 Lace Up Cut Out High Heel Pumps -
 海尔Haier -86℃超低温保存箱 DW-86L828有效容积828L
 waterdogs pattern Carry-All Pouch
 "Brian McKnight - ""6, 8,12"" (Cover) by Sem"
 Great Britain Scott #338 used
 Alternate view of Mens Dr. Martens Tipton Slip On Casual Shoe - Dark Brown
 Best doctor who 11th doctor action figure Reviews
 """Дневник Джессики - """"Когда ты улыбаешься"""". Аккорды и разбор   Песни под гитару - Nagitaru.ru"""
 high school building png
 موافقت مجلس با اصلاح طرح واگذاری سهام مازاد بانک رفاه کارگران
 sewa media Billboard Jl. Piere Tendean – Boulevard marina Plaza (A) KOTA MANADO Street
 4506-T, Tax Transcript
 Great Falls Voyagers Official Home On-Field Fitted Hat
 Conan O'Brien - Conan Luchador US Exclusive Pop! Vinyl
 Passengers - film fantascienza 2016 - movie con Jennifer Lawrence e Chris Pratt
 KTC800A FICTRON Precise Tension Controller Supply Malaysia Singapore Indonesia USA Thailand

....

Work instruction — Answer with the exact lines running from the one that contains "Great Falls Voyagers" through the last line of the data. Include no other line.

The completed task —
 Great Falls Voyagers Official Home On-Field Fitted Hat
 Conan O'Brien - Conan Luchador US Exclusive Pop! Vinyl
 Passengers - film fantascienza 2016 - movie con Jennifer Lawrence e Chris Pratt
 KTC800A FICTRON Precise Tension Controller Supply Malaysia Singapore Indonesia USA Thailand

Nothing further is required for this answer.